Work instruction 1. In the immigration policy text, rewrite the paragraph beginning "Special legislative provisions facilitate relief" as a short bulleted list that keeps its main facts.
Work instruction 2. According to the immigration policy text, which department handles the overseas processing of refugees?
Work instruction 3. Write the next part of the immigration policy text, starting after its last sentence.

Extract.
***
U.S. Refugee Program

The admission of refugees to the United States is a perennial immigration issue. Refugee admission and resettlement are authorized by the INA.66 Under the INA, a refugee is a person who is outside his or her country and who is unable or unwilling to return because of persecution or a well-founded fear of persecution on account of race, religion, nationality, membership in a particular social group, or political opinion. Refugees are processed and admitted to the United States from abroad. The Department of State handles overseas processing of refugees, and DHS/USCIS makes final determinations about eligibility for admission.67 After one year in refugee status in the United States, refugees are required to apply to adjust to LPR status.

Several bills have been introduced in the 112th Congress that would make various changes to the U.S. refugee program. Some of these measures propose to reform the refugee admissions process, such as by authorizing the President to designate groups of aliens of humanitarian concern that, absent countervailing factors, would be considered refugees for purposes of admission and by changing existing INA provisions regarding the admission of refugee spouses and children.68 Other proposals focus more directly on the resettlement assistance program for refugees and other designated groups administered by the Department of Health and Human Services' Office of Refugee Resettlement (HHS/ORR).69

Special legislative provisions facilitate relief for certain refugee groups. The "Lautenberg amendment," first enacted in 1989, required the Attorney General (now the Secretary of DHS) to designate categories of former Soviet and Indochinese nationals for whom less evidence is needed to prove refugee status, and provided for adjustment to LPR status for certain former Soviet and Indochinese nationals denied refugee status. P.L. 108-199 amended the Lautenberg amendment to add a new provision, known as the "Specter amendment," to direct the Attorney General to establish categories of Iranian religious minorities who may qualify for refugee status under the Lautenberg amendment's reduced evidentiary standard. The Lautenberg amendment was regularly extended through FY2010. For FY2011, Congress extended the amendment only until June 1, 2011, in P.L. 112-10 (Div. B, §2121(m)), and it temporarily terminated on that date. It was re-enacted for FY2012 by P.L. 112-74 (Div. I, §7034(r)). FY2013 extension language is included in the Department of State, Foreign Operations, and Related Programs Appropriations Act, 2013 (S. 3241), as reported by the Senate Appropriations Committee.

Other Issues and Legislation

Secure Communities and the 287(g) Program

Two of ICE's main programs designed to identify and remove certain aliens from within the United States are Secure Communities and the 287(g) program.70 Under Secure Communities, when participating law enforcement agencies submit the fingerprints of arrestees to the Federal Bureau of Investigation (FBI) for criminal background checks, the fingerprints are also checked against DHS databases. When an arrestee appears to be subject to removal, local ICE officials may issue an immigration detainer to request that the arresting jurisdiction hold the person for up to 48 hours and transfer them to ICE custody so that ICE may initiate removal proceedings.
***
Supplied data.
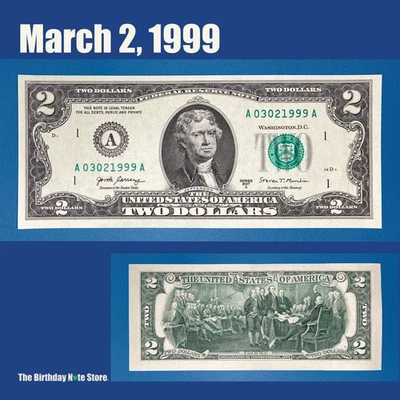 March 2, 1999 Birthday Anniversary $2 Two Dollar Bill Serial Number 03021999 - Image 1 of 2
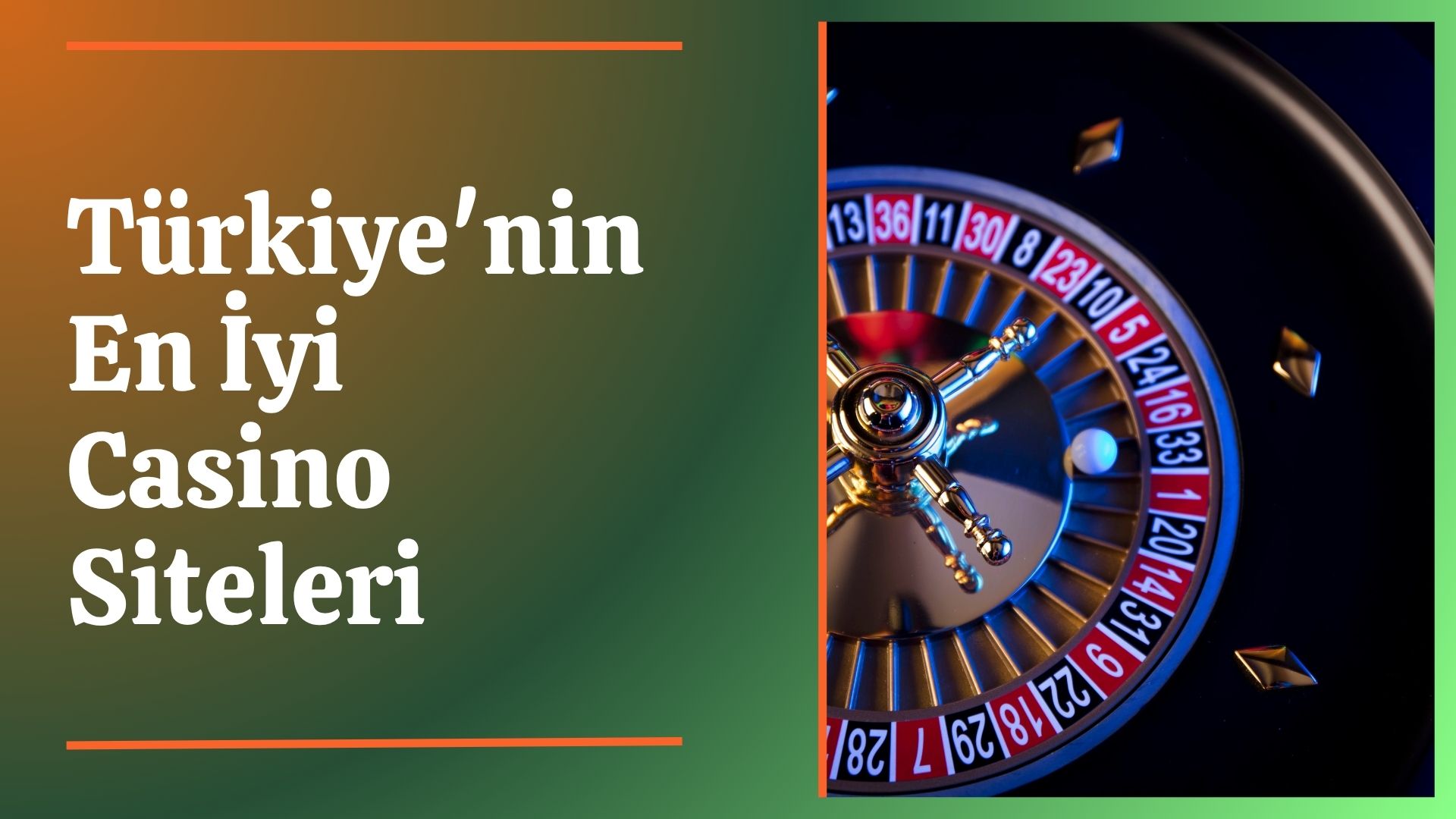 Türkiye'nin En İyi Casino Siteleri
***
Task result 1.
- The "Lautenberg amendment," first enacted in 1989, required the Attorney General (now the Secretary of DHS) to designate categories of former Soviet and Indochinese nationals who need less evidence to prove refugee status.
- It also provided for adjustment to LPR status for certain former Soviet and Indochinese nationals denied refugee status.
- P.L. 108-199 added the "Specter amendment," directing the Attorney General to establish categories of Iranian religious minorities who may qualify under the same reduced evidentiary standard.
- The amendment was regularly extended through FY2010.
- For FY2011, P.L. 112-10 extended it only until June 1, 2011, when it temporarily terminated.
- P.L. 112-74 re-enacted it for FY2012.
- FY2013 extension language appears in S. 3241, as reported by the Senate Appropriations Committee.

Task result 2. The Department of State.

Task result 3.
ICE views Secure Communities as an efficient way to carry out the agency's mandate to identify aliens who have been convicted of crimes and to make the removal of these criminal aliens an enforcement priority. Secure Communities was active in 3,074 of 3,181 (97%) law enforcement jurisdictions as of August 1, 2012, and the Obama Administration plans to expand the program to every law enforcement jurisdiction in the country by the end of 2013.71 Congress has consistently met DHS funding requests for Secure Communities and some Members support the program. The program has generated controversy, however, because some aliens identified and removed through Secure Communities have not been convicted of "serious" crimes or any criminal offense and because of concerns that state and local involvement in enforcing federal immigration law could lead to racial profiling or strain police-community relations.72 Partly for these reasons, some states and localities have sought to limit their participation in Secure Communities in various ways; but after initially describing the program as optional, DHS has taken the position since 2010 that communities may not "opt out" of the program.73

Under the 287(g) program, state and local law enforcement agencies may enter into agreements with ICE to allow state and local law enforcement officials to receive ICE training and to perform certain immigration enforcement activities under ICE supervision. Some 287(g) programs ("jail screening" programs) allow local law enforcement officials to conduct migration screening as persons are being booked into prisons or jails. Other 287(g) programs ("task force" programs) allow them to conduct migration screening during the course of their regular police work outside of the booking process.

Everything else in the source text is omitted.